#### 本文
日頃からよく月を見上げてはいるものの、「次回、中秋に満月が重なるのは7年後」などと言われると、特別感が増し増しになる。

この日、東京の下町で取材を終えると、商店街の古い和菓子屋には『月見団子』の紙が貼られ、長い行列ができていた。
現代でもみんなお団子を供えてお月見をするんだな、と感心した私はと言えば、大人になってからすっかりお団子を食べなくなっていたのだった。

子どもの頃は毎年やってくる、けっこうなイベントだった。
母は月見をとても好んだ。
今にして思えば、行事や風習を子どもに体験させようと思ったのかもしれない。
はたまた、母自身が娘時代にそうして育ったあたりまえの行事なのか、いや、戦中生まれの世代には、したくてもできなかっただろうか。

ともかく1970年代の中秋、小学生だった私は、ランドセルを置くやいなや、母の声で「お供えのススキを取ってきて」と命じられた。
いつもよりずいぶん早く仕事から帰っていて、びっくりした記憶がある。

言われなくても野原に飛び出して、石の下で鳴くコオロギを捕まえたり、松の木に登って手足をすり傷だらけにする毎日だったが、ミッションを与えられると小学生は俄然張り切る。
といっても、うちの裏手にはススキが繁々と生えていたので、母にしてみれば「裏に行って2、3本」くらいの軽い申しつけだったのだろうけど。

それでも今日は特別なお月様の日(らしい)という気配は小学生にもわかる。「お供えの」という響きも何やら大役めいている。
よし、いちばんカッコよくて大きいススキを取ろう。

鼻息は荒いが、しかし玄関に置かれた鋏(ハサミ)に気づかなかった。
ススキって、切れない。
こうなったら引っこ抜くしかない。でも抜けない。
格闘の末、案の定、勢い余って転ぶ私。ついてきたのに手伝いもしない弟は、汗だくの姉を見て笑い転げている。

それでも根と土つきの戦利品3本を持ち帰ると、母は言った。
「二人とも、ありがとう」

夜、小さな台にえんじ色の花瓶に活けられたススキを置き、母がいつの間にかこしらえていた白玉のお団子をお膳に載せて、3人で月を眺めた。
父は仕事で帰宅前、祖母はすでに眠ってしまったのだろうと思う。

ちなみに、この年以外のお月見は、いつもみたらし団子である。
母は行事を大切にするけれど、なぜか一部だけオリジナルに変換されることが多い。
たとえば、節分の豆まきは大豆でなく殻つきの落花生、とか。

急いで作ったわりにはお団子がおいしくできた、と母は、弟を膝にのせてゆらゆらしながら、親鳥のようにせっせとお団子を子どもたちの口へ運んだ。

よほど楽しかったのだろう、母は年をとってから何度もこの秋の夜の話をした。
手が届きそうなほど大きな月だったこと。
そして弟が「お月さん、こんばんは!」とお辞儀をしたらお膳におでこをぶつけて笑ったという、私にとってはまったくどうでもいい話。

それでも母が楽しそうならば、まあいいか、と思うのである。
########
課題:
A) 上のお月見の文章に登場する書き手の家族を、すべて挙げてください。
B) お月見の文章のうち、「はたまた、母自身が娘時代にそ」で始まり「こうなったら引っこ抜くしかない。でも抜けない。」で終わる部分をそのまま引用してください。
#### 提供資料
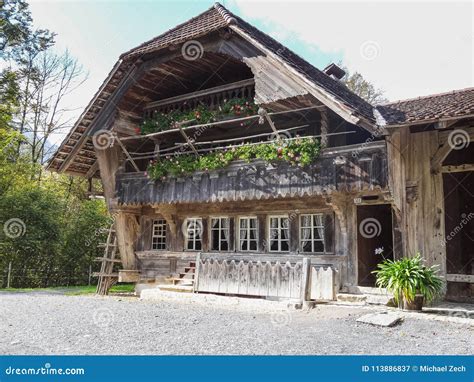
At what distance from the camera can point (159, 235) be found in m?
16.7

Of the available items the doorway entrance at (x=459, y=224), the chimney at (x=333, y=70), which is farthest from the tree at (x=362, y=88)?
the doorway entrance at (x=459, y=224)

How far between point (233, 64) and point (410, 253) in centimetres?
833

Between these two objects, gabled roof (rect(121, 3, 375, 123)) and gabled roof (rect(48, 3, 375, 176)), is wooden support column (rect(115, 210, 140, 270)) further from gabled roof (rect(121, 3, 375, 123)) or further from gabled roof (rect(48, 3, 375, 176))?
gabled roof (rect(121, 3, 375, 123))

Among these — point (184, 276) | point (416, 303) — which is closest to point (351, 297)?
point (416, 303)

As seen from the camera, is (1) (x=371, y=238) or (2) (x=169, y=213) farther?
(2) (x=169, y=213)

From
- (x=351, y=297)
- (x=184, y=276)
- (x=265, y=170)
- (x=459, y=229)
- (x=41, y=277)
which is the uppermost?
(x=265, y=170)

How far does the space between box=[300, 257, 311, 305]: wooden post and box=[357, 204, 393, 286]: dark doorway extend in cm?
237

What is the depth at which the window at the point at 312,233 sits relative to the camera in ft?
41.8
########
各課題の解答:
A) 母、弟、父、祖母の4人です。

B)
はたまた、母自身が娘時代にそうして育ったあたりまえの行事なのか、いや、戦中生まれの世代には、したくてもできなかっただろうか。

ともかく1970年代の中秋、小学生だった私は、ランドセルを置くやいなや、母の声で「お供えのススキを取ってきて」と命じられた。
いつもよりずいぶん早く仕事から帰っていて、びっくりした記憶がある。

言われなくても野原に飛び出して、石の下で鳴くコオロギを捕まえたり、松の木に登って手足をすり傷だらけにする毎日だったが、ミッションを与えられると小学生は俄然張り切る。
といっても、うちの裏手にはススキが繁々と生えていたので、母にしてみれば「裏に行って2、3本」くらいの軽い申しつけだったのだろうけど。

それでも今日は特別なお月様の日(らしい)という気配は小学生にもわかる。「お供えの」という響きも何やら大役めいている。
よし、いちばんカッコよくて大きいススキを取ろう。

鼻息は荒いが、しかし玄関に置かれた鋏(ハサミ)に気づかなかった。
ススキって、切れない。
こうなったら引っこ抜くしかない。でも抜けない。